One channel is easy. Two channels is where things break. The moment you add Amazon on top of Shopify, or plug in TikTok Shop, or start selling wholesale through a portal, the operations problem multiplies. Different SKUs, different stock counts, different fulfillment rules, all pretending to be the same business.
The Operations Problem for Multi-Channel Operators
Here is the failure mode. Shopify says you have 80 units of your hero SKU. Amazon says you have 45. The 3PL actually has 52. Someone placed a big order on Shopify, nobody updated Amazon, and now Amazon oversells by 12 units. You scramble to fulfill, Amazon dings your seller metrics, and your listing loses the buy box for a week.
Now scale that across 40 SKUs and three channels. Nobody can keep up.
Listings have the same problem. You update product copy on Shopify and forget to update it on Amazon. You launch a new variant and it shows up on one channel three weeks before the other.
Orders add the final layer. Amazon orders need to route to FBA or FBM depending on the SKU. Shopify orders need to route to the right 3PL based on region. Wholesale orders need to route to a pick-pack setup that handles case quantities. Every routing rule is sitting in someone's head.
The System We Build
We treat the multi-channel stack as a hub and spoke. One system is the source of truth for inventory, orders, and listings. Every channel reads from or writes to that hub.
Inventory hub. Usually Shopify if you are Shopify-native, sometimes a dedicated platform like Cin7 or Linnworks, sometimes a custom Supabase table. The hub holds one number per SKU per warehouse. Every channel syncs to that number every 15 to 30 minutes. Safety buffers get applied per channel. Amazon might see 90% of available stock so you never oversell.
Order ingestion. Orders flow from every channel into a central order queue. Amazon via SP-API. Shopify via webhook. TikTok Shop via their API. Wholesale via a portal scrape or EDI feed.
Order routing. Rules engine assigns each order to the right fulfillment path. Amazon FBA orders do not route anywhere. Amazon FBM orders route to your 3PL. Shopify orders route by region. Wholesale orders route to your pick-pack partner. Exceptions flag to Slack.
Listing sync. Product master lives in one place. Channel-specific overrides get stored alongside, because Amazon wants bullet points and Shopify wants rich text.
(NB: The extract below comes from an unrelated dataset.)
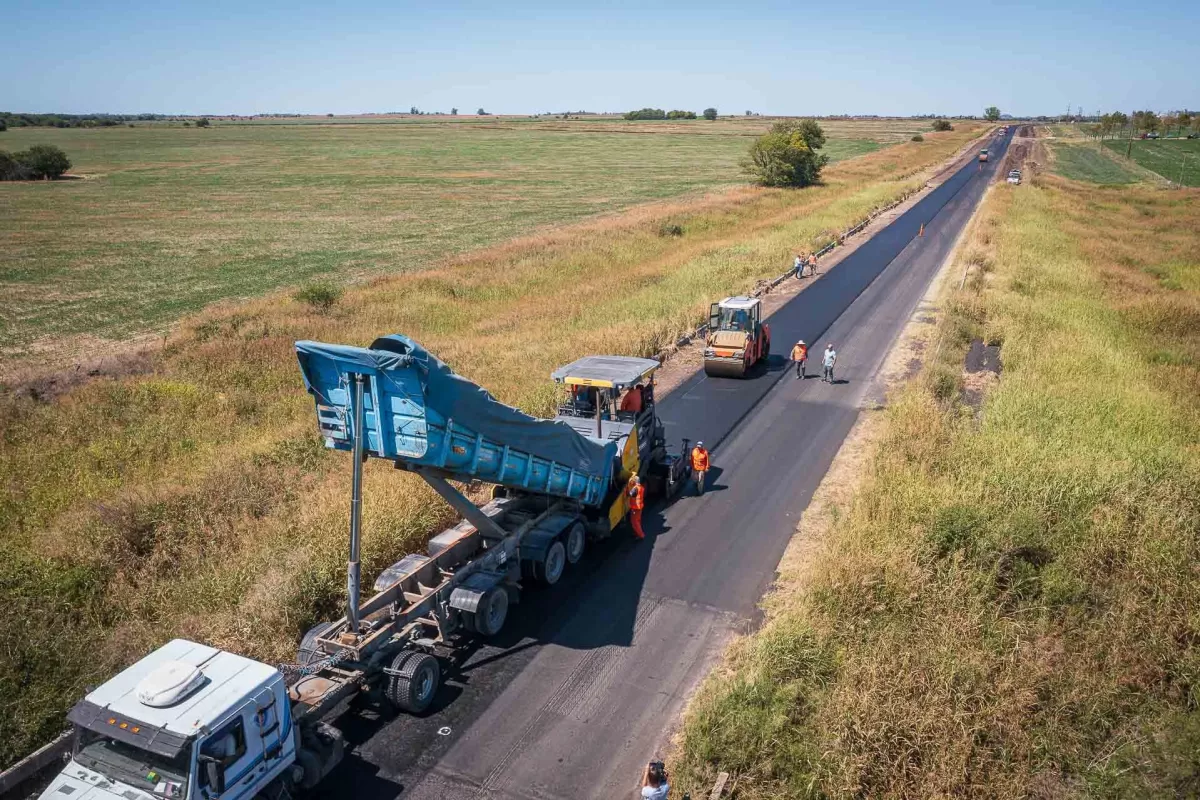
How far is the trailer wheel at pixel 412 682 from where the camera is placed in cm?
1002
When the product master updates, a sync job pushes the right format to each channel.
Pricing logic. Prices can differ by channel, but they should differ on purpose. We build a pricing table where each SKU has a Shopify price, an Amazon price, a wholesale price, and a promotional override.
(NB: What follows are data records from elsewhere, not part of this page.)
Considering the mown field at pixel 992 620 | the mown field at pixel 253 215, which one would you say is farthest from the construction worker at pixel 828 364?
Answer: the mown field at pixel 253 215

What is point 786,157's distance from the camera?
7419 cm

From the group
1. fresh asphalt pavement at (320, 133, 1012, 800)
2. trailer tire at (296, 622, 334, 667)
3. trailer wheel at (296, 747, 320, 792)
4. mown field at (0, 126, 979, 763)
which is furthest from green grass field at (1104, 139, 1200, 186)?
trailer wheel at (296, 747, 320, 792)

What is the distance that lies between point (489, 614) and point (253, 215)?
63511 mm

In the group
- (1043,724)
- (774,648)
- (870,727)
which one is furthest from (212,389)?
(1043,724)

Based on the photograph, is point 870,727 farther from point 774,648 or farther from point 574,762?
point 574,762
Reconciliation. Nightly job compares inventory across the hub, each channel, and the 3PL. Discrepancies above a threshold trigger an alert. Most brands run for months without ever comparing these numbers and are shocked at how far they drift.
What Changes After
Oversells drop close to zero. That alone pays for the build, because oversells on Amazon do more damage than the refunded order. They hit seller metrics, push you out of the buy box, and take weeks to recover from.
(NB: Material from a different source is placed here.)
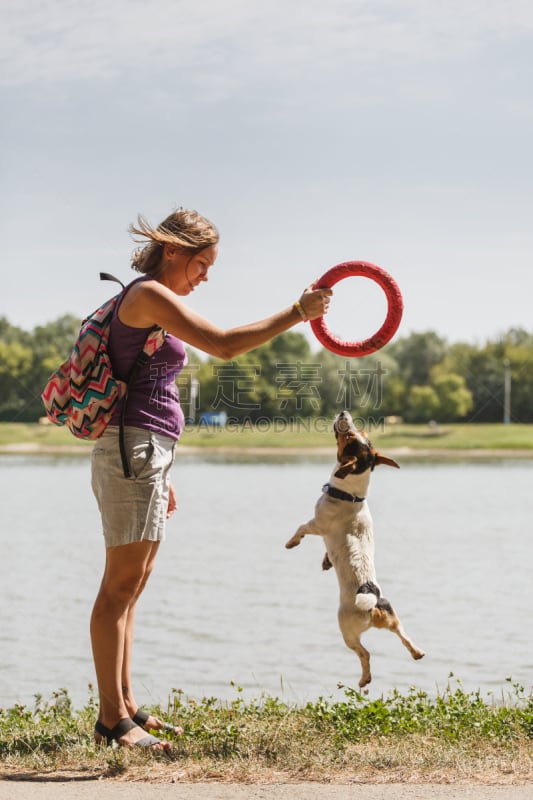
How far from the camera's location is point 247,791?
377 cm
Inventory planning gets accurate. You know when to reorder, when to run promotions to clear slow movers, and when to pull inventory out of FBA to route through FBM instead.
The ops team stops being inventory reconcilers. We have seen brands reclaim a full-time headcount worth of manual work after this build ships.
Common Objections
"We use a multi-channel platform already." The platforms are good at the basics. They are less good at custom routing rules, at pricing logic that spans channels, and at the reconciliation layer.
"Amazon is only 10% of our business." Until it is 30%. Building the hub before it hurts is cheaper than building it after a bad oversell.
"This is too complex to trust to automation." The opposite. Manual multi-channel inventory is where mistakes live.
When This Makes Sense
Worth building once you are running more than two channels, carrying meaningful SKU counts, and doing real volume on your secondary channel. It does not make sense if your SKU catalog is about to get restructured or you are still deciding which channels to commit to.